» PROBLEM: Skip the images and return the records below exactly.

» Questions about scene geometry:
::::::::

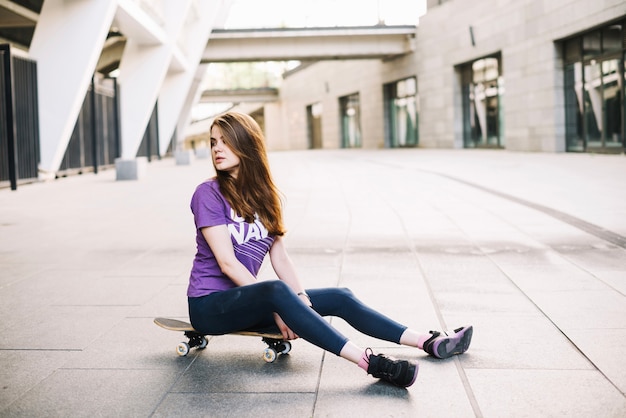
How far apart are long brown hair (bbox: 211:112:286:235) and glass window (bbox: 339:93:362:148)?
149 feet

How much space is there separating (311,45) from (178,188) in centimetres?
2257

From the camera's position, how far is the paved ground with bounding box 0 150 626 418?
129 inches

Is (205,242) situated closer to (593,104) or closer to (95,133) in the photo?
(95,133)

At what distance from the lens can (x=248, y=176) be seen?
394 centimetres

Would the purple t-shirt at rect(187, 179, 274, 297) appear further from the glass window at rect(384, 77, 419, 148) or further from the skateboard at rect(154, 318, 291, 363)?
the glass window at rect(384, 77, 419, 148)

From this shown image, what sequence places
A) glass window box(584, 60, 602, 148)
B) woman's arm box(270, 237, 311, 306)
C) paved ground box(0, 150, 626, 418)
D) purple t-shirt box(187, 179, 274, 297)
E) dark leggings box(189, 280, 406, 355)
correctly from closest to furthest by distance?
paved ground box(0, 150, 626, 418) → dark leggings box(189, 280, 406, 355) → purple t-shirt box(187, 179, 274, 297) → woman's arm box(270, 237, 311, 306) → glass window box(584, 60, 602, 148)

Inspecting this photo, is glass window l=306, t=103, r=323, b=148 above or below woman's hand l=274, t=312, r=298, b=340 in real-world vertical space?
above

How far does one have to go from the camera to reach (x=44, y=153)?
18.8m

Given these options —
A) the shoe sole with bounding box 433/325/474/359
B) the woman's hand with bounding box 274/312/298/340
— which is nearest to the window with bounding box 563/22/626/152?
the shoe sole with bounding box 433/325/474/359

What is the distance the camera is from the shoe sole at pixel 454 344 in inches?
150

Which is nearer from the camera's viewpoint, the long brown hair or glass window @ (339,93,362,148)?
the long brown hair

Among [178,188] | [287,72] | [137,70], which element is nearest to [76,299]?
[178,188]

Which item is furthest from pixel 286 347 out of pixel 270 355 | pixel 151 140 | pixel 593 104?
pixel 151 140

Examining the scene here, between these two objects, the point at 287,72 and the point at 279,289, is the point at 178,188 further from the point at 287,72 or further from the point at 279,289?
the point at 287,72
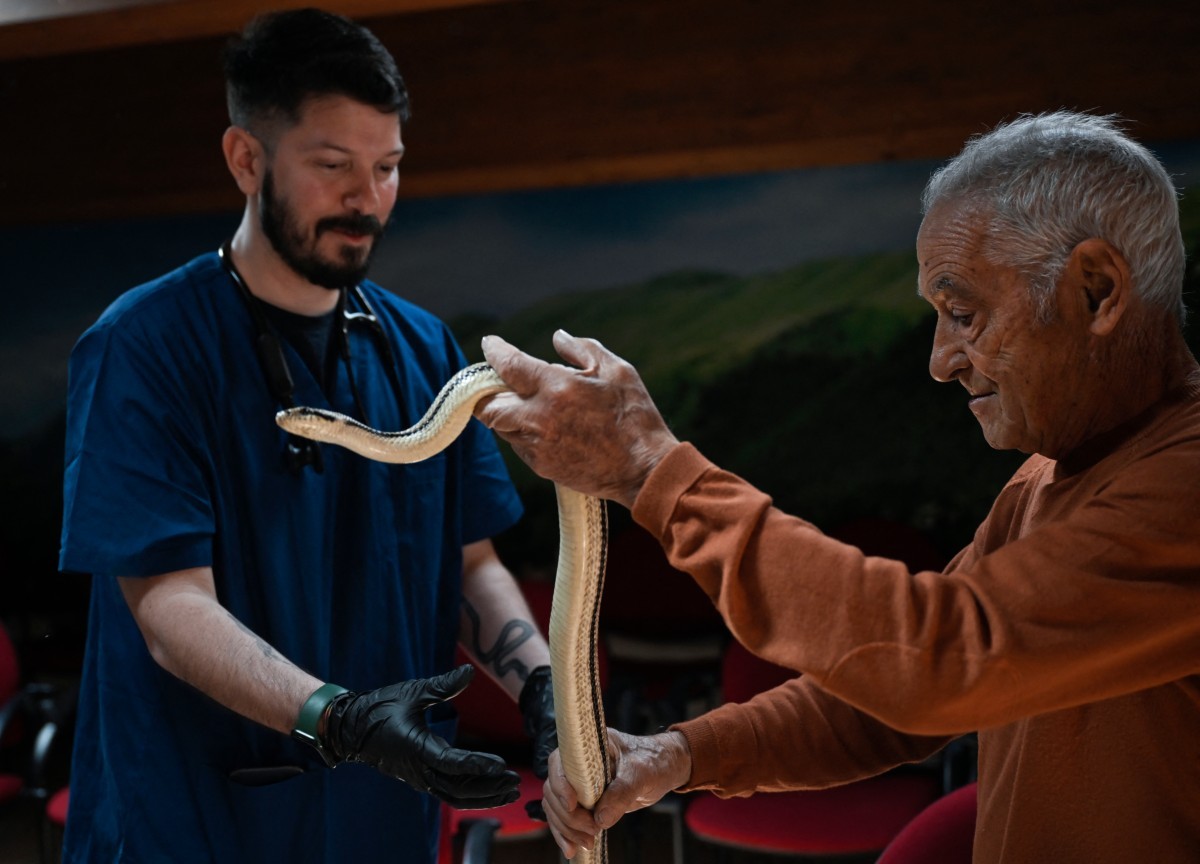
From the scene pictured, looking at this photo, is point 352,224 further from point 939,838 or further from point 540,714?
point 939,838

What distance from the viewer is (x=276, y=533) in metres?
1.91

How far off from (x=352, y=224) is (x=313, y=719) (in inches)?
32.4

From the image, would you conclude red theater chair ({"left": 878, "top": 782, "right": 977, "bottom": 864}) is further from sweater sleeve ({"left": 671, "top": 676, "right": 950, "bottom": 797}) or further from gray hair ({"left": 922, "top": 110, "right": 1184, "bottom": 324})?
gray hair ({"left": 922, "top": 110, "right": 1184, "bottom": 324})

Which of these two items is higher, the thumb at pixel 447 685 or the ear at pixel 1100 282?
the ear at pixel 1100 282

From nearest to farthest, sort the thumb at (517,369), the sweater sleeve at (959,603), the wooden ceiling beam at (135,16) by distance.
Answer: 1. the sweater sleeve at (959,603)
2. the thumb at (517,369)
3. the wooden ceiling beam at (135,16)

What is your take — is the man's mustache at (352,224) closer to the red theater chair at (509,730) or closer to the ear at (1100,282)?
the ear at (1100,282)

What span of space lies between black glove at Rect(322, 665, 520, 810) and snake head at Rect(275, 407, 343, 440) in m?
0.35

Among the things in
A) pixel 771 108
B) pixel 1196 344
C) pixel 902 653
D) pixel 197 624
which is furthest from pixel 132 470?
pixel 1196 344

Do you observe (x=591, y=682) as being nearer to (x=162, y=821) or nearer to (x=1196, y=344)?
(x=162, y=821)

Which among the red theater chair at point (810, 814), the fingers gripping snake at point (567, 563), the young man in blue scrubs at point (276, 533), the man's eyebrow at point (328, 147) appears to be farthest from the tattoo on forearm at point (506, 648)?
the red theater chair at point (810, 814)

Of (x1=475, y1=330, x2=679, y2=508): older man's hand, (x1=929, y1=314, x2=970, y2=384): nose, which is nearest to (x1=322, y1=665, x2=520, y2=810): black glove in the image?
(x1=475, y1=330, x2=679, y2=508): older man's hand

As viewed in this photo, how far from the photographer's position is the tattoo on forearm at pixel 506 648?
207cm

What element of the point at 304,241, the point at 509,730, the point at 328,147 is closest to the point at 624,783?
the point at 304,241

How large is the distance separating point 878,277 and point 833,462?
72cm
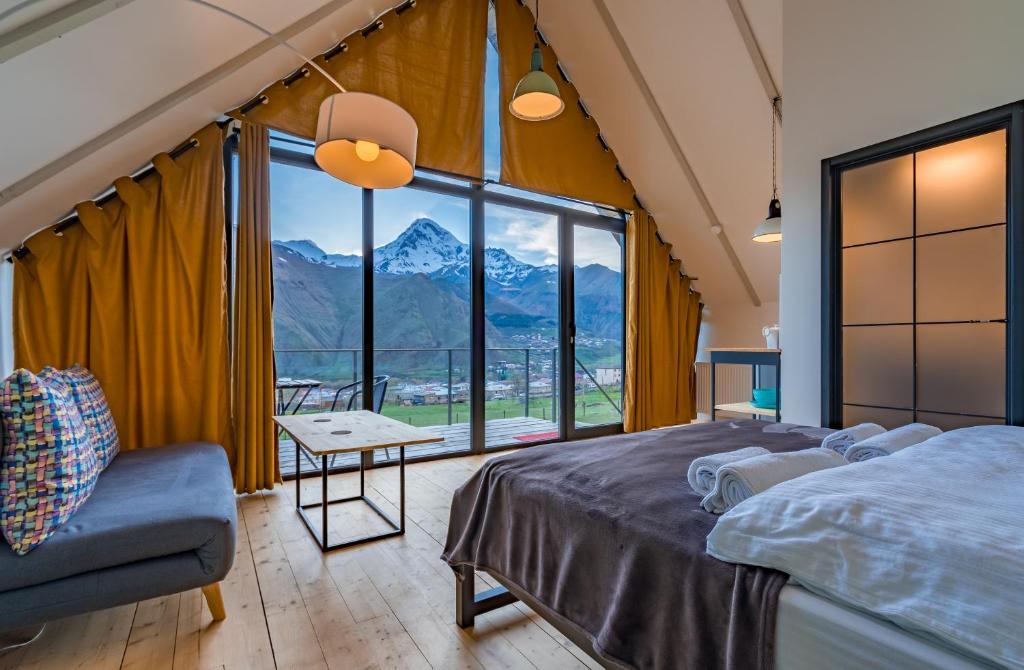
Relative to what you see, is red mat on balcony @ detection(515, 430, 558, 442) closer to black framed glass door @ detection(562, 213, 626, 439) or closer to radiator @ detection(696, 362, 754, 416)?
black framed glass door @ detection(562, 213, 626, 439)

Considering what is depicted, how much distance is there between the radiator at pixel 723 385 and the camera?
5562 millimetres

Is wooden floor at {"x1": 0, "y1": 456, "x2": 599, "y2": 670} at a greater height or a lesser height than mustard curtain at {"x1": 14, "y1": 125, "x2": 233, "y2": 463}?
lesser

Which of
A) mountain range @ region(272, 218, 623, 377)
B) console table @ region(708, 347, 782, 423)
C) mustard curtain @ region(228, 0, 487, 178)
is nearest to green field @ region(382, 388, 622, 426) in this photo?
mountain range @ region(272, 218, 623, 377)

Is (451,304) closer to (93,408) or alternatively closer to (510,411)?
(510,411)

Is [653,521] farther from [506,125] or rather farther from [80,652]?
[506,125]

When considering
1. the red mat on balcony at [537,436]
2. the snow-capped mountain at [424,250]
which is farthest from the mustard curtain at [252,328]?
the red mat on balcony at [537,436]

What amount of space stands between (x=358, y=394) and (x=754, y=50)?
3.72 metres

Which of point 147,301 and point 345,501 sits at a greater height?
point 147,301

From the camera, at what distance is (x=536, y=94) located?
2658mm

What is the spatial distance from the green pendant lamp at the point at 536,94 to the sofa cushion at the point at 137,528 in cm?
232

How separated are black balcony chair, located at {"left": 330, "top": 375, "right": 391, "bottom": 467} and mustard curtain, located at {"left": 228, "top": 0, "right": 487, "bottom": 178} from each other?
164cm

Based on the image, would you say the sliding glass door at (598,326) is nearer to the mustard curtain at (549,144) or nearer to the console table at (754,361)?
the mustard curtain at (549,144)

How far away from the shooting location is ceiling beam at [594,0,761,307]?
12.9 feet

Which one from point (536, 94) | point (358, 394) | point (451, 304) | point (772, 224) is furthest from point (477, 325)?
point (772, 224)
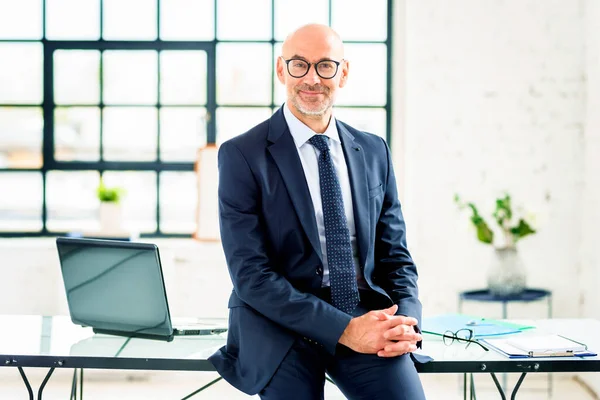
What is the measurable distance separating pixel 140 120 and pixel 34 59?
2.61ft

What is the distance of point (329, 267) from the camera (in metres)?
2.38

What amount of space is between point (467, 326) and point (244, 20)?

::::::::

» COMPLETED EXERCISE:
How far apart are long brown hair (bbox: 211:112:286:235) and glass window (bbox: 339:93:362:148)?
149 feet

How much space is there separating (311,45) from (178,188) in centimetres?
2257

From the camera's position, how far is the paved ground with bounding box 0 150 626 418?
129 inches

Is (205,242) situated closer to (593,104) or closer to (95,133) in the photo?
(95,133)

At what distance from the lens can (x=248, y=176) be seen?
394 centimetres

Would the purple t-shirt at rect(187, 179, 274, 297) appear further from the glass window at rect(384, 77, 419, 148) or further from the skateboard at rect(154, 318, 291, 363)?
the glass window at rect(384, 77, 419, 148)

From this shown image, what sequence places
A) glass window box(584, 60, 602, 148)
B) woman's arm box(270, 237, 311, 306)
C) paved ground box(0, 150, 626, 418)
D) purple t-shirt box(187, 179, 274, 297)
E) dark leggings box(189, 280, 406, 355)
correctly from closest to furthest by distance?
paved ground box(0, 150, 626, 418) → dark leggings box(189, 280, 406, 355) → purple t-shirt box(187, 179, 274, 297) → woman's arm box(270, 237, 311, 306) → glass window box(584, 60, 602, 148)

Inspecting this photo, is glass window l=306, t=103, r=323, b=148 above or below woman's hand l=274, t=312, r=298, b=340 in real-world vertical space?
above

How far does one have to go from the camera to reach (x=44, y=153)?
18.8m

Given these options —
A) the shoe sole with bounding box 433/325/474/359
B) the woman's hand with bounding box 274/312/298/340
— which is nearest to the window with bounding box 563/22/626/152?
the shoe sole with bounding box 433/325/474/359

What is the distance the camera is from the shoe sole at pixel 454 344 in inches?
150

Which is nearer from the camera's viewpoint, the long brown hair or glass window @ (339,93,362,148)?
the long brown hair

Among [178,188] | [287,72] | [137,70], which element is nearest to [76,299]?
[178,188]

Which item is furthest from pixel 286 347 out of pixel 270 355 | pixel 151 140 | pixel 593 104?
pixel 151 140

Examining the scene here, between these two objects, the point at 287,72 and the point at 279,289, is the point at 178,188 further from the point at 287,72 or further from the point at 279,289?
the point at 287,72
From the scene pictured, looking at this photo, is point 352,224 further from point 939,838 or further from point 540,714?
point 939,838

What distance from the viewer is (x=276, y=533) in metres?
1.91

How far off from (x=352, y=224) is (x=313, y=719) (in inches)?
32.4

From the image, would you conclude red theater chair ({"left": 878, "top": 782, "right": 977, "bottom": 864}) is further from sweater sleeve ({"left": 671, "top": 676, "right": 950, "bottom": 797}) or further from gray hair ({"left": 922, "top": 110, "right": 1184, "bottom": 324})?
gray hair ({"left": 922, "top": 110, "right": 1184, "bottom": 324})

Which of these two items is higher, the thumb at pixel 447 685 or the ear at pixel 1100 282?
the ear at pixel 1100 282

From nearest to farthest, sort the thumb at (517,369), the sweater sleeve at (959,603), the wooden ceiling beam at (135,16) by distance.
Answer: 1. the sweater sleeve at (959,603)
2. the thumb at (517,369)
3. the wooden ceiling beam at (135,16)

What is your take — is the man's mustache at (352,224) closer to the red theater chair at (509,730) or closer to the ear at (1100,282)?
the ear at (1100,282)

What span of space lies between black glove at Rect(322, 665, 520, 810) and snake head at Rect(275, 407, 343, 440) in m?
0.35

Among the things in
A) pixel 771 108
B) pixel 1196 344
C) pixel 902 653
D) pixel 197 624
which is furthest from pixel 132 470?
pixel 1196 344

Do you observe (x=591, y=682) as being nearer to (x=162, y=821) or nearer to (x=1196, y=344)?
(x=162, y=821)

Which among the red theater chair at point (810, 814), the fingers gripping snake at point (567, 563), the young man in blue scrubs at point (276, 533), the man's eyebrow at point (328, 147) appears to be farthest from the tattoo on forearm at point (506, 648)?
the red theater chair at point (810, 814)

Of (x1=475, y1=330, x2=679, y2=508): older man's hand, (x1=929, y1=314, x2=970, y2=384): nose, which is nearest to (x1=322, y1=665, x2=520, y2=810): black glove in the image?
(x1=475, y1=330, x2=679, y2=508): older man's hand

As viewed in this photo, how far from the photographer's position is the tattoo on forearm at pixel 506 648?
207cm

What element of the point at 304,241, the point at 509,730, the point at 328,147 is closest to the point at 624,783?
the point at 304,241

How large is the distance separating point 878,277 and point 833,462?
72cm
Relative to what you see, is red mat on balcony @ detection(515, 430, 558, 442) closer to black framed glass door @ detection(562, 213, 626, 439) or closer to radiator @ detection(696, 362, 754, 416)?
black framed glass door @ detection(562, 213, 626, 439)

Considering what is depicted, how much distance is there between the radiator at pixel 723 385 and the camera?
5562 millimetres

Is wooden floor at {"x1": 0, "y1": 456, "x2": 599, "y2": 670} at a greater height or a lesser height than mustard curtain at {"x1": 14, "y1": 125, "x2": 233, "y2": 463}?
lesser

Which of
A) mountain range @ region(272, 218, 623, 377)
B) console table @ region(708, 347, 782, 423)
C) mustard curtain @ region(228, 0, 487, 178)
is nearest to green field @ region(382, 388, 622, 426) in this photo?
mountain range @ region(272, 218, 623, 377)

Is (451,304) closer to (93,408) or alternatively closer to (510,411)?
(510,411)

Is [653,521] farther from [506,125] or rather farther from [80,652]?
[506,125]

When considering
1. the red mat on balcony at [537,436]
2. the snow-capped mountain at [424,250]
which is farthest from the mustard curtain at [252,328]?
the red mat on balcony at [537,436]

What amount of space stands between (x=358, y=394) and (x=754, y=50)?
3.72 metres

Which of point 147,301 and point 345,501 sits at a greater height?
point 147,301

From the camera, at what distance is (x=536, y=94) located?
2658mm

What is the spatial distance from the green pendant lamp at the point at 536,94 to the sofa cushion at the point at 137,528 in cm?
232

How separated are black balcony chair, located at {"left": 330, "top": 375, "right": 391, "bottom": 467} and mustard curtain, located at {"left": 228, "top": 0, "right": 487, "bottom": 178} from each other?
164cm

Based on the image, would you say the sliding glass door at (598,326) is nearer to the mustard curtain at (549,144) or nearer to the console table at (754,361)?
the mustard curtain at (549,144)

How far away from the shooting location is ceiling beam at [594,0,761,307]?
12.9 feet

Which one from point (536, 94) | point (358, 394) | point (451, 304) | point (772, 224) is furthest from point (477, 325)?
point (772, 224)
What is the measurable distance separating pixel 140 120 and pixel 34 59?
2.61ft

What is the distance of point (329, 267) from the camera (in metres)?
2.38

What amount of space is between point (467, 326) and point (244, 20)?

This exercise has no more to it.